Sonntag, 2. Dezember 2012

Die Panne

Na da hatt' ich ja nochmal Glück, dass jetzt nicht meine Achse so in de Wüste liegt.

Also, hier kommt Trost für all die Reisenden, die schon mehrfach vom Pannenteufelchen Besuch hatten. Knapp vor seinem 90tausendsten Reisekilometer auf der Panamericana und rund 7'000 Kilometer bevor der Toyota die 200'000 Kilometer-Marke am Zähler überschreitet, klagt er nun doch noch über Beschwerden. 

Bis jetzt ist er ja tatsächlich wunderprächtig gelaufen. Eine ausgerissene Schraube des von mir eingebauten Batteriekastens und die doofe in Deutschland in seinem ersten Leben eingebaute Wegfahrsperre die aufgab und natürlich normale Wartung, Luft- und Dieselfilterwechsel, Öl- und Filterwechsel und ein Satz neue Bremsklötze vorne, war alles was er bis jetzt brauchte. Und Reifen natürlich, der Dritte Satz ist jetzt drauf.

Die letzten Tage hatte ich aber nicht nur bei den Wayúu an Ziegenknochen genagt und Tanzfestivals mit ihnen gefeiert (Story folgt), sondern ich habe den blue truck auf einer brutalen off-road Schlacht verführen wollen, mich doch zum während der jetzigen Regenzeit offiziell unerreichbaren nördlichsten Punkt des Kontinentes, zum Punta Gallinas zu befördern. Nach zweieinhalb Tagen unermüdlicher Versuche und andere 5 Fahrzeuge vor- oder rückwärts aus den Schlammlöchern ziehen, musste ich mir dann eingestehen, dass es keine Möglichkeit gibt zur Zeit dort hin zu kommen. Ehrlich gesagt, natürlich erst nach dem ich selbst knietief im Schlamm steckte und nur dank der flotten Hilfe eines kolumbianischen Land Cruiser Fahrers wieder rauskam. 

Viel nass, viel Schlamm, viel Dreck im Norden von La Guajira.
Wenn ich nun schon hier bin, dachte ich mir, dann fahre ich wenigstens um die Halbinsel La Guajira und bin vom Norden dann am dritten Tage, nach dem ich um die Mittagszeit aufgab, Punta Gallinas zu erreichen, Richtung Süden gefahren. Über die Berge durch den National Park Macuira wurde dann die Piste so steinig und felsig, dass ich über eine hohe Felsstufe mit der Hinterachse kurz aber heftig aufsetzte. Eine visuelle Inspektion zeigte mir, dass ich mir die Gewinde-Ende der Achsbrieden, mit denen die Hinterachse via Blattfedern unters Auto gespannt ist, ordentlich verbogen hatte. Der Rest des Tages verlief weiterhin spannend und ich kam wieder in tiefere und aber auf der Südseite auch viel trockenere Regionen. Nach viel Schlamm und Felsen nun der Sand. 

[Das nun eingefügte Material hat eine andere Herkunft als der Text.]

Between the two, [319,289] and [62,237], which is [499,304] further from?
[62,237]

Trocken und felsig im Südosten der Halbinsel.
Wie ich vor allem nach GPS Heading und Kompass navigierend, es gibt hunderte, wirklich hunderte kleiner Strassen im Süden der Insel wieder Richtung Nordwesten fuhr, fand ich in einem ganzen Wald von Kakteen einen prächtigen Platz zum nächtigen.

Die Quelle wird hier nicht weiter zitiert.